* _本文_
+++

元TBSワシントン支局長山口敬之氏の著書「総理」を読みました。
読んでみて、安倍首相はじめ内閣の中枢にいる方たちに対する見方がガラッと変わりました。

安倍首相や麻生副総理、菅官房長官、与謝野馨氏などと「サシ」で交流してきた人の記録なので、臨場感がありました。

わたしは、もともと渡部昇一氏の「裸の総理たち 32人の正体」で、安倍首相が短い在任期間で多くの法案、主に教育基本法に関連する事柄を通してきた人、ということは認識としてありました。
次に、小川榮太郎氏の「安倍晋三試論」で安倍首相が「理念の人」だということを知りました。
今回の「総理」は首相を取り巻く人たちがどういう人たちであるのかが、克明に描かれていたと思います。

当然なのでしょうが、首相の動きは何手も先を読んで行動しているということです。
またそれを支えているのが、大義を共有する優秀な官僚だということは、わたしにとって新しい発見でした。
わたし的には、江戸時代の盤石な基盤を築いた徳川を見るような感じがしました。

本書の見出しは次の通りです。

+++

* _元データ_
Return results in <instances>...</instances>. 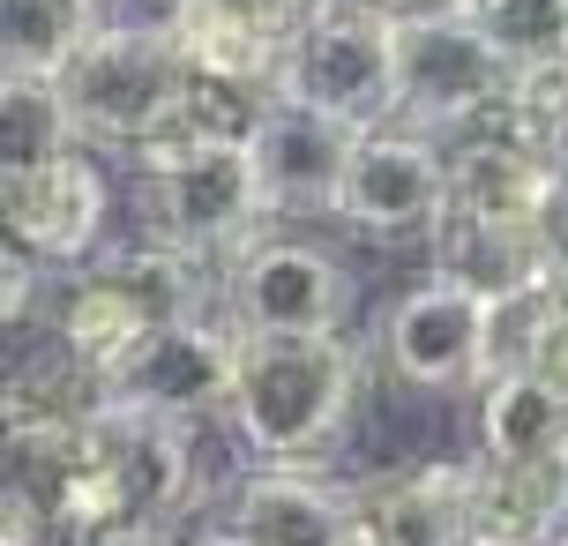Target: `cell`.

+++

* _小課題_
本文の筆者は、「総理」を読んで臨場感があったと述べている。その理由を、本文の記述に基づいて一～三文で説明しなさい。

* _解答_
この本が、安倍首相や麻生副総理、菅官房長官、与謝野馨氏などと「サシ」で交流してきた人の記録だからである。